Trois des histoires de Mur mitoyen sont séparées en deux parties à peu près égales, et intercalées par des petits bouts de la quatrième. Catherine Leroux estime qu'elle a pu leur donner plus de souffle que si elle avait procédé par courts flashs, et qu'ainsi le lecteur peut entrer plus profondément dans chaque univers.

Les liens entre les personnages des différentes histoires devaient être plus ténus, mais elle s'est finalement plu à mettre des «effets ailes de papillon» dans chaque récit. «Ça fait plus romanesque, et j'ai trouvé plus de points communs entre les personnages que ce que j'avais anticipé.
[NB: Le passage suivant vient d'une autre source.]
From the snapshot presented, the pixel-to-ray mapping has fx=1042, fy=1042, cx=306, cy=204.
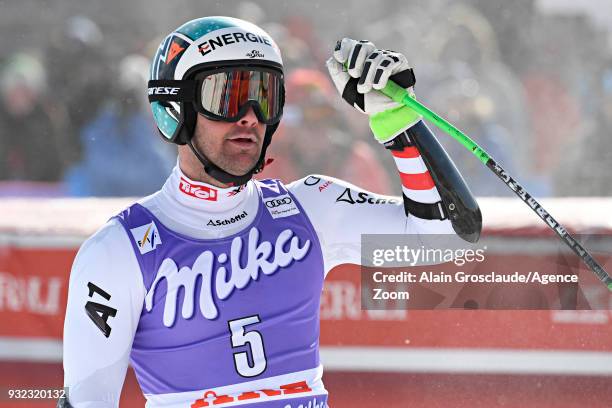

Et puis comme lectrice, j'adore ça, découvrir des petites clés. Pour moi, c'est l'équivalent des tounes cachées sur des CD!»

Grave

Catherine Leroux l'admet, Le mur mitoyen est un livre sérieux et grave. Et oui, elle aime donner du fil à retordre à ses personnages. «J'aime les rencontrer à des moments importants et décisifs de leur vie. Je m'intéresse à ce qu'on appelle dans les cours de philo 101 les situations limites...»

C'est peut-être dû justement à son bagage philosophique, mais cette bourlingueuse qui a fait mille métiers aime aller au fond des choses. «J'avais envie de manger un steak, de travailler avec de gros sujets, de faire quelque chose de dense. Ce n'est pas souvent qu'on a la chance de dire quelque chose aux autres, et à beaucoup de gens en même temps. Alors je n'ai pas le goût de tourner autour du pot.»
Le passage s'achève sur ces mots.